Pendleton, Oregon: Wired for Safety
The Wired for Safety project will ride the crest of increased teen energy in the library and throughout the community. Using a mix of technology (a city-wide wireless network and other enhancements) and expanded services (programs for teens and community safety involvement programs), the project will partner the strength and security of local law enforcement with the empowering culture of the public library to create an environment for accessing information that is comfortable and welcoming for a diverse demographic mix of citizens. The project will pool both human and financial resources from the city of Pendleton police department, public library, facilities department, and additional grant funds to achieve the goals of this project.

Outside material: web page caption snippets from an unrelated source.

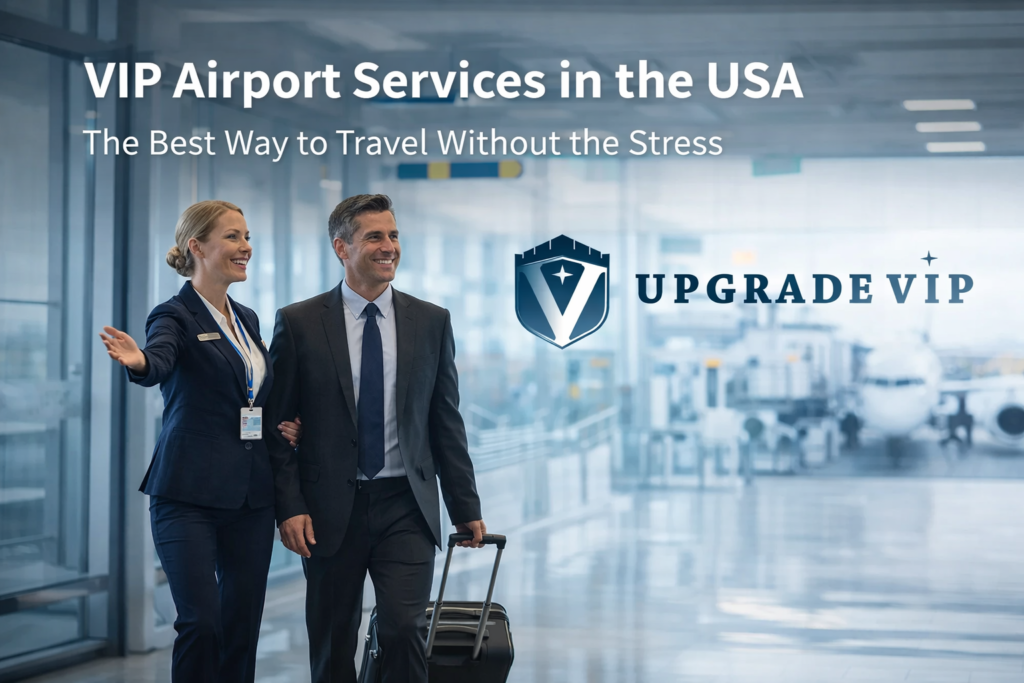 VIP Airport Services in the USA with professional meet and greet assistance at terminal by upgrade VIP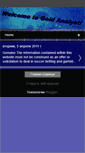 Mobile Screenshot of gold-analyst.blogspot.com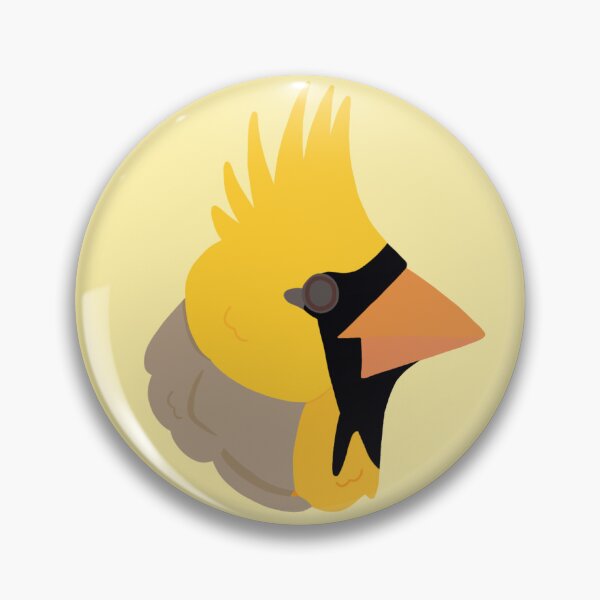 Item preview, CBS Sticker - Male Yellow Cardinal designed and sold by ClumsyPillbug.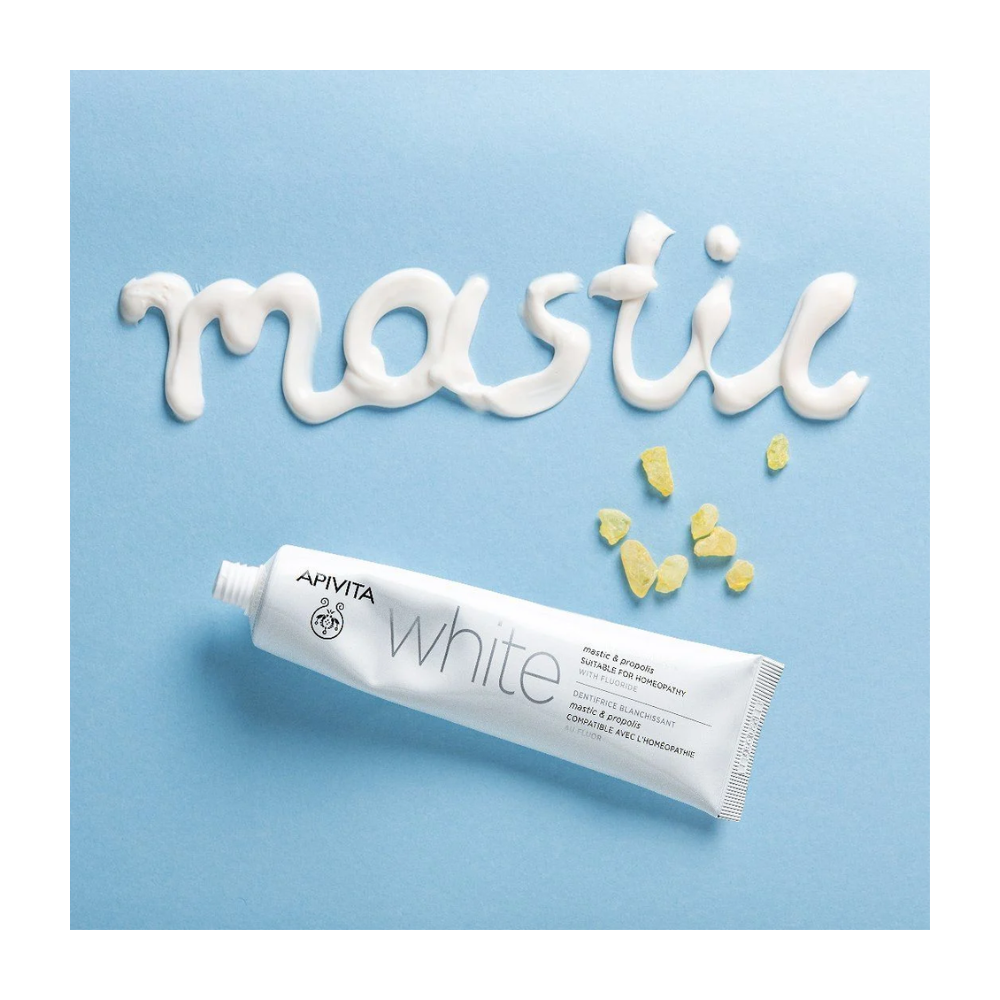 Apivita White Pasta de Dentes Branqueadora 75mL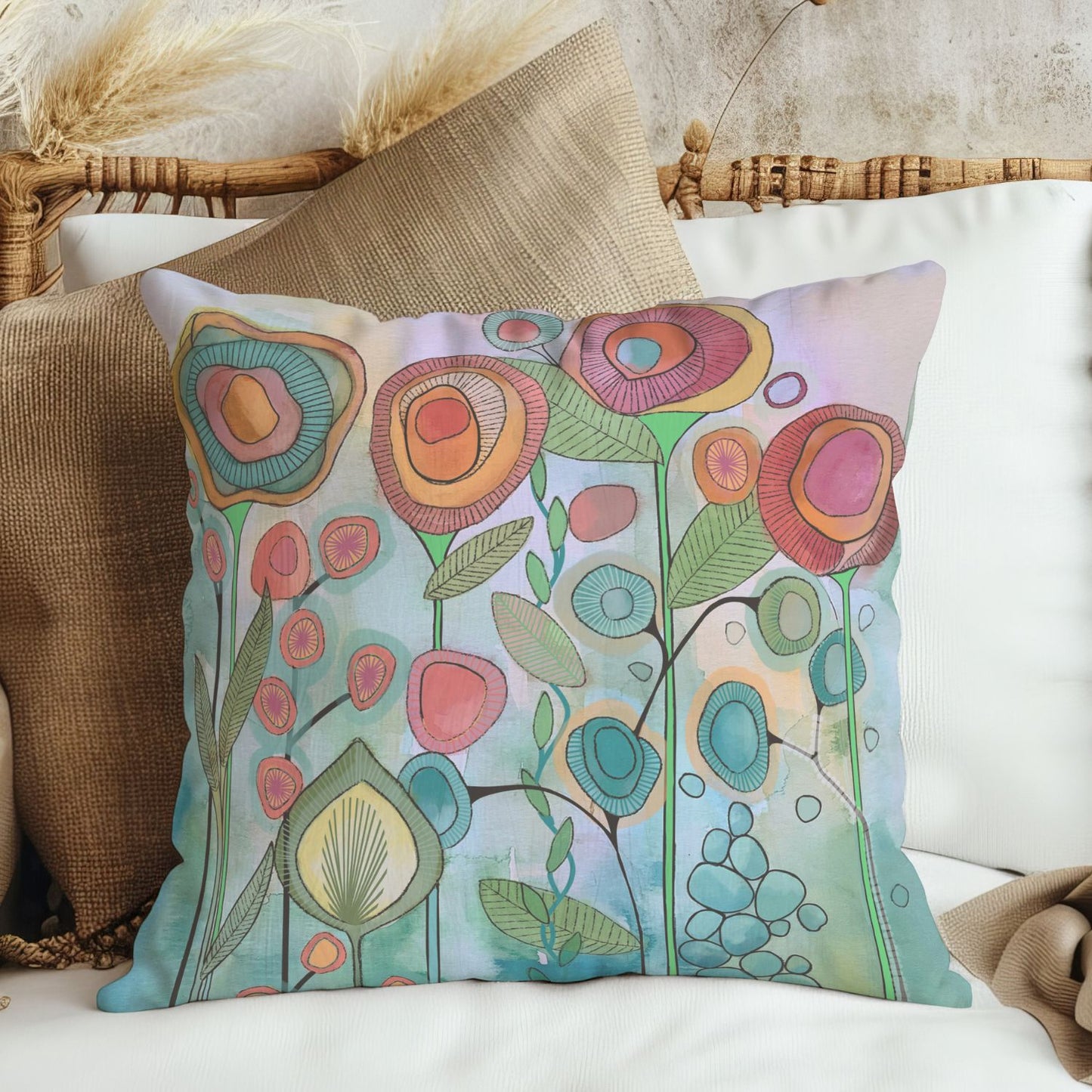 Simply Summer Pillow Cover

Santa Ana, California: Connect!/Conectate!: Connecting Yourself with Your Future—Conectate con Tu Futuro!
This project is providing programs for at-risk teens that will help them grow into successful and productive adults. Programs include preparatory workshops for college entrance, job application and research, as well as classes in graphic design, math, and English. These and other programs will provide opportunities for teens to enhance their academic and life skills, assist in teaching limited English speaking adults, mentor younger children, and develop faith in themselves and in their futures.